Stored items from a collection
↓

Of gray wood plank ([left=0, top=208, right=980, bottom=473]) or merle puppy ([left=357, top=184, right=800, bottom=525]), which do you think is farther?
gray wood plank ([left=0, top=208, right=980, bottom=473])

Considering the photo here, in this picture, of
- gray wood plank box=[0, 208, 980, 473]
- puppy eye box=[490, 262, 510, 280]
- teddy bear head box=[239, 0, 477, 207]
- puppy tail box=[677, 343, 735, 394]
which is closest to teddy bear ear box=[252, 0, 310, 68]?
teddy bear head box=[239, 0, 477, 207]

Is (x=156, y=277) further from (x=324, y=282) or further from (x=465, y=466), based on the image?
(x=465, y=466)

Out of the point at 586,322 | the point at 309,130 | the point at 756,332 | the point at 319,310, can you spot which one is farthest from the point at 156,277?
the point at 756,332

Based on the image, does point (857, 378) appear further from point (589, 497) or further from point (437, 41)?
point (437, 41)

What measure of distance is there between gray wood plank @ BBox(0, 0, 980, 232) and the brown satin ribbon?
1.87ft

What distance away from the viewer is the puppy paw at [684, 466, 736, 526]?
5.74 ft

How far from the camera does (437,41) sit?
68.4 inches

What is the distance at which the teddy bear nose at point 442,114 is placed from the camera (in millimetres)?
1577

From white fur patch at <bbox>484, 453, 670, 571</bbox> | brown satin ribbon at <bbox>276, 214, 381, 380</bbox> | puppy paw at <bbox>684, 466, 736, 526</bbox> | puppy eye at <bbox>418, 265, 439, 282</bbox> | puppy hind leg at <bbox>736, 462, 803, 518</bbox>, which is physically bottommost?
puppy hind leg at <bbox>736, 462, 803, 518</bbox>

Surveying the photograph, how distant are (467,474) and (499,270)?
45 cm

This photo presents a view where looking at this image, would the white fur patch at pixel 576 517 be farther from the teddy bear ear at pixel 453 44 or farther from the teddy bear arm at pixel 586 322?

↑

TO BE DONE:
Can you rewrite all of the items above, swapping "puppy paw" for "dog paw" and leaving everything else unchanged?

REPLY:
Of gray wood plank ([left=0, top=208, right=980, bottom=473]) or merle puppy ([left=357, top=184, right=800, bottom=525]), which do you think is farther?
gray wood plank ([left=0, top=208, right=980, bottom=473])

Considering the photo here, in this picture, of
- gray wood plank box=[0, 208, 980, 473]
- puppy eye box=[490, 262, 510, 280]
- teddy bear head box=[239, 0, 477, 207]
- puppy tail box=[677, 343, 735, 394]
which is closest to teddy bear ear box=[252, 0, 310, 68]?
teddy bear head box=[239, 0, 477, 207]

Is (x=156, y=277) further from (x=324, y=282) or further from (x=465, y=466), based on the image?
(x=465, y=466)

Out of the point at 586,322 | the point at 309,130 | the point at 756,332 | the point at 319,310, can you spot which one is farthest from the point at 156,277?
the point at 756,332

Based on the image, does point (857, 378) appear further from point (589, 497) or further from point (437, 41)?
point (437, 41)

What measure of distance is there between gray wood plank @ BBox(0, 0, 980, 232) and the brown satin ribbon?
1.87ft

What distance away from the viewer is the dog paw at [684, 466, 736, 526]?
5.74 ft

How far from the camera does (437,41) sit?
68.4 inches

What is the distance at which the teddy bear nose at point 442,114 is placed from the camera (in millimetres)?
1577

From white fur patch at <bbox>484, 453, 670, 571</bbox> | brown satin ribbon at <bbox>276, 214, 381, 380</bbox> | dog paw at <bbox>684, 466, 736, 526</bbox> | puppy eye at <bbox>418, 265, 439, 282</bbox> | puppy hind leg at <bbox>736, 462, 803, 518</bbox>, which is physically bottommost?
puppy hind leg at <bbox>736, 462, 803, 518</bbox>

Surveying the photograph, how distant are (467,474) and (499,270)?
45 cm

This photo presents a view where looking at this image, would the white fur patch at pixel 576 517 be farther from the teddy bear ear at pixel 453 44 or farther from the teddy bear arm at pixel 586 322?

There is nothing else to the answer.